You’ve worked with E-40 on a bunch of different videos and now you’ve done two videos in a row with Lil Pump. Is that how you prefer to work (developing ongoing relationships with artists)?
Yeah, that's definitely how I prefer to work. I look at it like this: If someone likes what you do and they like working with you, they'll come back. If they don't come back, it says something about what you're doing. Also, the more you work with people, the better you understand each other, and the more freedom they let you have to do you. The first time you may work with someone, they might be double-checking everything and unsure of you, but once you deliver for them, they'll trust you. I think that's the great thing about working with repeat clients: They allow you to have that freedom to do what you do best, instead of boxing you in.
the animal thing is something that comes from Pump's mind. For both videos, he said he wanted an animal in it. So we made it happen, and I think it was a good decision.
In both videos you’ve done with Pump, you’ve featured animals prominently. I’m assuming those animals aren’t easy work with. Why it worth it? What do you think they bring to the videos?

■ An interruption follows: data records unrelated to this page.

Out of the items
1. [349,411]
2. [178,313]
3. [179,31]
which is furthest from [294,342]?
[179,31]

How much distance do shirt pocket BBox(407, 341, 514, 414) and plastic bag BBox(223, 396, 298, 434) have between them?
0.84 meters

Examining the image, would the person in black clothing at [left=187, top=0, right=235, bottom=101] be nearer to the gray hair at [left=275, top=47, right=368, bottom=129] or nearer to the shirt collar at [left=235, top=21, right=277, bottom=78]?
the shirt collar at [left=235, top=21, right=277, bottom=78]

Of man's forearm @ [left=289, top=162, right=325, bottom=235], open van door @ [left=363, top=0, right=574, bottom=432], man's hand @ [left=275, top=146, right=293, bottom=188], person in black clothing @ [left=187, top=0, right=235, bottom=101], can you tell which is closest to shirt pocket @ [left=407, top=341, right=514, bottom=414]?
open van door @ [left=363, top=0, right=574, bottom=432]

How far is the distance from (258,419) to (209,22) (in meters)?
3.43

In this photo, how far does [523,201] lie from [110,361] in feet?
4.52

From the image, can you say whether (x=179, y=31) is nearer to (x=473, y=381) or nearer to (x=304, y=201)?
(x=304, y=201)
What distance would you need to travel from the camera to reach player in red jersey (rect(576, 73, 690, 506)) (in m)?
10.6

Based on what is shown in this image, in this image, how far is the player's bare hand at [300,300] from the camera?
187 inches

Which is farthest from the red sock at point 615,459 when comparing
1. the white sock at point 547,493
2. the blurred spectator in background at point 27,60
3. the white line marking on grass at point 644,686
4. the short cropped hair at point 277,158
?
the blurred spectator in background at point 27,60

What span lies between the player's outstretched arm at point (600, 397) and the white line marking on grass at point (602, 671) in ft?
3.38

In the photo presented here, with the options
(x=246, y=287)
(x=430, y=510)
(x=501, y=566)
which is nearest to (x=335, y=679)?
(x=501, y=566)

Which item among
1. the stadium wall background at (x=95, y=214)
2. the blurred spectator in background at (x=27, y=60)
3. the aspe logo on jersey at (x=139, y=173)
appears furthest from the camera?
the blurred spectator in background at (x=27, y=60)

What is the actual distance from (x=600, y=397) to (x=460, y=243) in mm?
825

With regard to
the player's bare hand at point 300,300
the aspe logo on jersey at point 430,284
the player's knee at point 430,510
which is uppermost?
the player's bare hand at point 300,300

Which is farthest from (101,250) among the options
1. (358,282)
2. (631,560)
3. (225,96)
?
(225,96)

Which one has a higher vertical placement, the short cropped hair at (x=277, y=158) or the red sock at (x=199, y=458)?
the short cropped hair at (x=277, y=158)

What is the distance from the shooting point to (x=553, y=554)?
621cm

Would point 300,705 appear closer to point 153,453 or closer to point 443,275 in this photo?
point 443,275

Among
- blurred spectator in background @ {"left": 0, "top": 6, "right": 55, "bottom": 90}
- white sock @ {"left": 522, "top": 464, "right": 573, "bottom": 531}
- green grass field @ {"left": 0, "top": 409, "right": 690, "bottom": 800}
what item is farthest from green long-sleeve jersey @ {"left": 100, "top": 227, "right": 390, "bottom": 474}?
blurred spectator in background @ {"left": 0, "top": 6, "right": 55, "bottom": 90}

It is difficult. But of course, me as the director, I'm interacting with the animal trainer—and the animal trainer is really the one working with the animal. But in a way, it does become difficult. Even the trainers can only control the animal so much. You may not get the whole shot you want. You've kind of got to take what you can get. As long as the animal is willing to tolerate it, you're fine, but as soon as they're not willing to, you've got to cut it. In that way, it is difficult, but I think it adds to the video. It's something you don't see often, and again, the animal thing is something that comes from Pump's mind. For both videos, he said he wanted an animal in it. So we made it happen. I think it was a good decision.
Going back a little, can you talk about your background and how you first got started making music videos?
I'm originally from the Bay Area and I started making videos up there around eight years ago. I worked with a lot of independent artists in the Bay, before eventually hooking up with E-40. I've been doing a lot of his videos, ever since 2011 or so. Then I moved down to LA around five years ago and started doing videos down here. I've always kind of run my own production company, so once I came down here, I started representing different directors and producing videos of all genres. That's the short version, anyway.
Why did you want to start a production company, instead of just sticking with your role as a director?
I've always been into artistic things, but I've also been into business, too. I always knew that they were both important—especially in entertainment. A lot of times I've seen artists get screwed over, or they'll stay struggling artists. I never wanted to be that. I always wanted to make sure my business side was as strong as my artistic side and I knew the best way to do that would be to control the business end. I always knew I didn't want to sign with another production company. I wanted to represent not only myself, but also represent other people and be able to facilitate other artists to do what they want to do.
In the beginning, when I was first doing it, it seemed crazy. But I kept at it, and it worked. Part of that is just changing with the times. When I started this, it was during a time when music video budgets were very depressed and small. There were a lot of people who were used to having million dollar budgets, who didn't have it any more and they didn't know what to do. So I figured out ways to do everything digitally, cut costs, and make things work. I did it on a small level first, then it ended up working out on a bigger level.